Now run test-lab1-part2-b.pl by passing the chfs1 mountpoint.

$ sudo ./test-lab1-part2-b.pl ./chfs1
Write and read one file: OK
Write and read a second file: OK
Overwrite an existing file: OK
Append to an existing file: OK
Write into the middle of an existing file: OK
Check that one cannot open non-existant file: OK
Check directory listing: OK
Passed all tests

$ sudo ./stop.sh

If test-lab1-part2-b.pl exits without printing "Passed all tests!" or hangs indefinitely, then something is wrong with your file server. After you are done with Part 2, you should go back and test with test-lab1-part2-a.plagain to make sure you did not break anything.

Part 2C: MKDIR and UNLINK

Your job

In Part 2C your job is to handle the MKDIR and UNLINK FUSE operations.
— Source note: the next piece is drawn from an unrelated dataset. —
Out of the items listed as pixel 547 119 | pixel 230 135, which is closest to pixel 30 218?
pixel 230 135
For MKDIR, you do not have to create "." or ".." entries in the new directory since the Linux kernel handles them transparently to ChFS. UNLINK should always free the file's extent; you do not need to implement UNIX-style link counts.
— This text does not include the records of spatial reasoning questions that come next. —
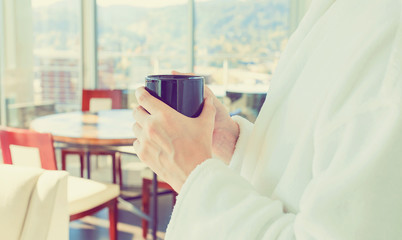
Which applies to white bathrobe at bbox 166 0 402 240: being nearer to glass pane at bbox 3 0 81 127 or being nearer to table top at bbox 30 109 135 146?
table top at bbox 30 109 135 146

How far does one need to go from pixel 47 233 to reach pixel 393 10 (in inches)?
51.3

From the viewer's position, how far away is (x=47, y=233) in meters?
1.38

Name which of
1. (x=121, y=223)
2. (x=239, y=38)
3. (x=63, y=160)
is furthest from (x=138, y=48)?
(x=121, y=223)

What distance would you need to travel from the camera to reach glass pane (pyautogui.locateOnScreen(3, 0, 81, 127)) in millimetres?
4086

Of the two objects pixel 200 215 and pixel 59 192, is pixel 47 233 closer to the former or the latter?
pixel 59 192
About Test If your implementation passes the test-lab1-part2-c.pl script, you are done with part 3. The test script creates a directory, creates and deletes lots of files in the directory, and checks file and directory mtimes and ctimes. Note that this is the first test that explicitly checks the correctness of these time attributes. A create or delete should change both the parent directory's mtime and ctime (here you should decide which level you can modify the 3 time attributes, and think about why?). Here is a successful run of the tester:

$ make
$ sudo ./start.sh
$ sudo ./test-lab1-part2-c.pl ./chfs1
mkdir ./chfs1/d3319
create x-0
delete x-0
create x-1
checkmtime x-1
...
delete x-33
dircheck
Passed all tests!
$ sudo ./stop.sh

Note: Now run the command sudo ./grade and you should pass A, B, C and E.
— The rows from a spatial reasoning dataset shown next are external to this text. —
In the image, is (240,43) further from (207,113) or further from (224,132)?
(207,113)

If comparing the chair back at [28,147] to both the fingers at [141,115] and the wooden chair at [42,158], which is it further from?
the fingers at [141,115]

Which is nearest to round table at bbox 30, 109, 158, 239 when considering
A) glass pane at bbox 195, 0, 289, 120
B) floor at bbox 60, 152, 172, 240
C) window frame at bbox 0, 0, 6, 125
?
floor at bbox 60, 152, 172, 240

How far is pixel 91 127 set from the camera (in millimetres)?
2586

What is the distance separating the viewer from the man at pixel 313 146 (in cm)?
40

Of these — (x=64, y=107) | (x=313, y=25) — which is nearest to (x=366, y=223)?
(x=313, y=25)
Part 2D: SYMLINK, READLINK

Please implement symbolic link. To implement this feature, you should refer to the FUSE documentation available online and figure out the methods you need to implement. It's all on yourself. Also, look out for comments and hints in the hand-out code. Note: remember to add related method to fuse.cc. You may want to refer to http://stackoverflow.com/questions/6096193/how-to-make-symbolic-links-in-fuse .

GRADING

Finally, after you've implemented all these features, run the grading script:

$ sudo ./grade.sh
Passed A
Passed B
Passed C
Passed D
Passed E
Passed F -- Robustness
Part2 score: 100/100

Note that if you encounter a "chfs_client DIED", your filesystem is not working. In such cases the requests are served by the system's file system (usually EXT3 or btrfs or tmpfs). You would not be awarded credits if your chfs_client crashes, but could get partial credit if it produces incorrect result for some test cases. So do look out for such mistakes. We've seen dozens of students every year thinking that they've passed lots of tests before realizing this.

Handin Procedure

After all above done:

$ make handin

That should produce a file called lab1.tgz. Change the file name to your student id:

$ mv lab.tgz lab1_[your student id].tgz

Then upload lab1_[your student id].tgz file to Canvas before the deadline. Make sure your implementation has passed all the tests before final submit. (If you must re-submit a new version, add explicit version number such as "V2" to indicate).

You will receive full credit if your software passes the same tests we gave you when we run your software on our machines.